Harry détourna le regard du grand paquet de rien du tout qu'il fixait pour regarder Drago. Le blond avait une petite mine malgré son apparente décontraction. Trop de nonchalance pour un post-bataille.
-Combien de blessé? Demanda enfin Drago dans un soupir.
-Je ne sais pas, déjà au moins trois....Répondit-il en indiquant les draps blanc et rouges.
-Qui est-ce?
-Justin et.... Je ne sais pas encore.
-Tu ne sais pas? Demanda Drago, étonné, en fronçant les sourcils.
-Non, je ne sais pas. Trancha brutalement Harry. Pourquoi? Je suis obligé de connaître tout ceux que nous perdons? De tenir une liste?! Cracha-t-il avec amertume.
-Calme-toi. Lui intima Drago.
-Je suis calme. Lui répondit Harry, aigrement.
-Où est Severus?
-Aux mains de Pompom.
-Le pauvre.....
.................................
Pompom ne savait plus vraiment où donner de la tête.
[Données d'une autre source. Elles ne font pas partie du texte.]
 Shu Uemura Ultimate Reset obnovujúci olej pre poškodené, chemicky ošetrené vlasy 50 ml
Les blessés arrivaient en nombre et les quelques familles qui étaient déjà au courant de la perte de l'un de leur membre lui déchiraient le coeur. En tant qu'infirmière scolaire, elle n'avait pas spécialement été habituée aux familles éplorées et aux larmes cruelles de la douleur. Durant la première guerre, il y avait certes beaucoup de disparition et de blessés mais elle n'en était pas en charge directement. Sainte-Mangouste était encore debout et accueillait la plupart des patients. Là, il n'y avait qu'elle, juste elle. Et quelques autres médicomages ayant survécu au massacre de St-Mangouste....
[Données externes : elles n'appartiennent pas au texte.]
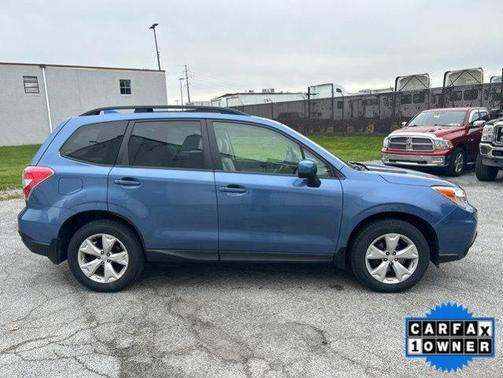 Quartz Blue Pearl 2016 Subaru Forester 2.5i Premium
Et chaque jour voyait son lot de perte, chaque jour elle voyait ces gosses qu'elle avait connu encore tout môme mourir dans ses bras. Elle pouvait encore sentir leur sang sur ses mains et chaque nuit, elle se réveillait en sueur avec l'odeur férique et entêtante du sang dans les narines. Bon Dieu! Elle avait soigné ces gosses pour des chutes de balais et des morsures de veracrasses! Et elle les voyait mourir un à un, filer entre ses doigts....
Elle soupira lourdement alors qu'elle sortait de la grande salle, le front humide et les mains moites, les bras chargés de bandes de gaze, d'antiseptique et de diverses potions.
Elle entra dans une petite pièce adjacente à la grande salle, elle n'avait pas voulu laisser son patient dans la cohue de la grande salle. La guerre était peut-être là mais ce n'était pas une raison pour oublier tout le pan psychologique de son dur métier.
Et le garçon était bien là, la tête baissée vers la blessure sanguinolente, l'observant avec une curiosité malsaine et effrayée. Elle en eut le coeur fendu. Ce gosse ne méritait pas ça. Elle se fit discrète et silencieuse alors qu'elle se saisit de son bras et tamponna un coton imbibé d'alcool sur la plaie.
-Alors, c'est vrai, hein? Souffla la voix du garçon. C'est vraiment ce que je crois.....
-Oui. Répondit-elle douloureusement.
-Je l'ai à peine senti...Murmura-t-il. C'est bizarre, non? Interrogea-t-il en la fixant de ses grands yeux marron.
-Je suis désolée.... Souffla-t-elle encore, le visage crispé, tentant de garder ses larmes pour elle-même. Elle les verserait en tant et en heure, en privé, dans sa petite chambre.
-Vous ne devez pas Pompom. Je savais ce que je risquais quand j'y suis allé....Lança-t-il simplement. Je suis vivant, non? Qui suis-je pour ne pas me réjouir de cela?
L'infirmière ne répondit pas. Elle se contenta d'enrouler le bras de son patient dans la bande de gaze, cachant de leur vues l'horrible morsure, promesse de douleur futur.
-Je suis désolée Neville, je suis tellement désolée. Murmura-t-elle encore tout bas.